Everyone Exclaim! spoke to for this piece agreed that livestreaming presents new opportunities for artists to interact with fans. It's not a one-size-fits-all replacement for concerts, however; Dyck points out that most Mint artists are loud rock bands whose live shows don't translate well into acoustic livestreams. And while fan interaction is all well and good, social media engagement alone doesn't put food on the table.

"For now, it seems like there is lots of excitement about livestreaming video concerts, but I honestly don't know how long this will last," Carruthers concedes. "I've long been a proponent of livestreaming as an untapped revenue stream. Over time I think you'll see an increase in donation buttons and various versions of a paywall — Side Door, Twitch subscriptions — as artists come up against the need for direct cash influxes."

Artists and record labels alike are having to juggle their release schedules and re-strategize about how and when to release albums. But even if right now might not be the optimal time to release your new masterpiece, it just might be the perfect opportunity to share some B-sides and rarities. Sales and streams can provide some income in the short term, and fostering fan loyalty can pave the way for a successful post-coronavirus career. Artists like Cloud Nothings, Eleanor Friedberger and the Mountain Goats have all spontaneously released raw recordings for their fans within the past couple of weeks.

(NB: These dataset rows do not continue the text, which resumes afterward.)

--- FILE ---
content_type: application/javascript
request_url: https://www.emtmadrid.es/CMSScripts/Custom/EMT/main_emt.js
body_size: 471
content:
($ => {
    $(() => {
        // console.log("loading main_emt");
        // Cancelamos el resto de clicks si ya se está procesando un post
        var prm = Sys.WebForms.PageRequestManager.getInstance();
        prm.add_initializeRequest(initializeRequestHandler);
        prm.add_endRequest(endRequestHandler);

"There are lots of reasons you might want to delay a full album release, but if you have B-sides or alternate versions of your already released music, now is a great time to put those out," Carruthers says. "These are special and precious things to your fans; it may be just your biggest fans who listen, but that's who is most important. People need joy in their lives, and music brings great joy to many. I think that, right now, music can be a great escape from this waking nightmare and a welcome break from the endless pandemic news coverage."

And that's the one thing that all labels, artists and fans can agree on. The financial outlook for many musicians is grim, but finding joy in Canada's music community is more important than ever.

"Things have changed slightly in our strategy," says Miller about the Pack A.D.'s plans, "but we know that people need music and art and something to look forward to, more than ever before."